Looking at Pua From the Boat
With the Brothers at Pua

Our next anchorage was Anaho Bay, said by many to be the most beautiful anchorage in all of French Polynesia. It was more crowded than our other bays. There were about 13 boats when we arrived and it went down to eight while we were there. The first day we went ashore and asked Juliette whether we could come to her place for dinner. She said yes, so we went back to shore for a 6:30 p.m. dinner. I had poisson cru that was delicious.

Going to Juliette’s for Dinner
Looking Down at Anaho During Our Hike
Hiking Between Anaho and Hatiheu
Lovely Anaho

The next day we got up early and hiked over a pass to Hatiheu Bay. It took a couple of hours there and back but we saw all kinds of plants and birds that we needed to identify.

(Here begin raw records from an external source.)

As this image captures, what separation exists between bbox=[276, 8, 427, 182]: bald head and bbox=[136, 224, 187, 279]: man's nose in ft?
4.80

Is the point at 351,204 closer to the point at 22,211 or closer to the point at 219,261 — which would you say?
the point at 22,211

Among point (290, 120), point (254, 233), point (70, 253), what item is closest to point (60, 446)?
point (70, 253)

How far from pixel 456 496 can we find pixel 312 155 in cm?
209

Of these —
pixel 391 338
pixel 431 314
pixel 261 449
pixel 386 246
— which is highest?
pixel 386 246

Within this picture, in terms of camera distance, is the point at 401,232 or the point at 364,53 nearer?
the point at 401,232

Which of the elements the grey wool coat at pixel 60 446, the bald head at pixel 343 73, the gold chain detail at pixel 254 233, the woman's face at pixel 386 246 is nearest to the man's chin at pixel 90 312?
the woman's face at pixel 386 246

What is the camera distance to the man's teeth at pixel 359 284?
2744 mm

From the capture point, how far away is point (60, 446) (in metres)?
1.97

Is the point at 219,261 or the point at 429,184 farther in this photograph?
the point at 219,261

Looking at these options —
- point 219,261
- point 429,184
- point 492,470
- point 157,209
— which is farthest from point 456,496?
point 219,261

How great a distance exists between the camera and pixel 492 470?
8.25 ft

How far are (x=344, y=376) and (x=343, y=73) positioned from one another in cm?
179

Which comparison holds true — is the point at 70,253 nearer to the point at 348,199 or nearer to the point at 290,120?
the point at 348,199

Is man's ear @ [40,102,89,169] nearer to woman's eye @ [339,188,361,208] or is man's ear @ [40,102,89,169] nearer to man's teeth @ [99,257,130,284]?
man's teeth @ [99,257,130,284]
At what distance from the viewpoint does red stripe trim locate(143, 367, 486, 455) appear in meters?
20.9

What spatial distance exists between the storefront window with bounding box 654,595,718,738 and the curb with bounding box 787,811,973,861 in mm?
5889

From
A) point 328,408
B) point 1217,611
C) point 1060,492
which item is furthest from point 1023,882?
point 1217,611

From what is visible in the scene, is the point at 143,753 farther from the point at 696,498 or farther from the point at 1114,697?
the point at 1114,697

On the other side, we walked around the town and got some ice cream. The town is quiet and gorgeous.

The Church in Hatiheu
Another View of Anaho

We left Anaho a couple days later and went back to Taiohae to do a bit of paperwork and arrange a land tour for Monday. We got everything done in Taiohae quickly and set out the next morning for Controleur Bay. The first couple of nights we we anchored in front of Taipivai, where Herman Melville stayed as a young man. We walked around the town and a very nice many named Vena gave us a stock of bananas.

More Taipivai
Carrying the Bananas Back to the Boat

On our last day in the bay, we took the boat over to Hakapaa to find a trail to a waterfall, but we were unsuccessful. After hanging out for most of the day, we headed back to Taiohae in time to anchor before dark.

Sailing Around the Island

On Monday morning, we went to the gendarmerie to have Pat taken off the crew list for the boat. Then we went on an island tour with a great guide named Mate. We started by going up the mountain out of the bay and into the interior, which is rich and lush. The road led us back to Taipivai, where we visited an artisan center. From there we went back to Hatiheu where we toured the ruins of an old village and then had lunch in the town. I had poisson cru again because it’s so good! We also drove west up the northern coast to see Aakapa Bay. The tour ended at the Hooumi valley in Controleur Bay. It was a great way to see parts of the island we wouldn’t have seen by boat.

Ruins of a Community Gathering Place Near Hatiheu

Wendy and Pat flew out the next morning and the supply boat came in. So Marshall and I walked around and scoped out grocery stores to visit the next morning, once the shelves were restocked. When we did go back, we stocked up on things we’ll need once we leave Nuku Hiva.

We have a couple of weeks before our new crew, Dana and Johno arrive. So we’re doing boat projects, doing laundry, cooking, getting fuel and provisioning.

Getting diesel and gasoline at the fuel dock was a bit of an accomplishment. You take the dinghy in surging seas over to a wall and climb up a ladder with your fuel cans. In our case, we made two runs with six cans each (120 liters of diesel and 20 liters of gas). After you fill your fuel cans at the gas station, you lower each one into the dinghy with a rope. The price was right because we had a duty-free certificate. And Pierre at the gas station helped us haul the cans to the dinghy and even into the dinghy.

Our reward for the fuel run was to attend a festival that was a celebration of the first graduating class of the Patutiki tatoo school. In addition to demonstrations of tatooing and carving and painting on tapa cloth, they showed a great documentary about the significance of Marquesan tatooing and then there was dancing, and it was amazing. We attended the next night as well. Spellbinding. I’ll try to post a video eventually.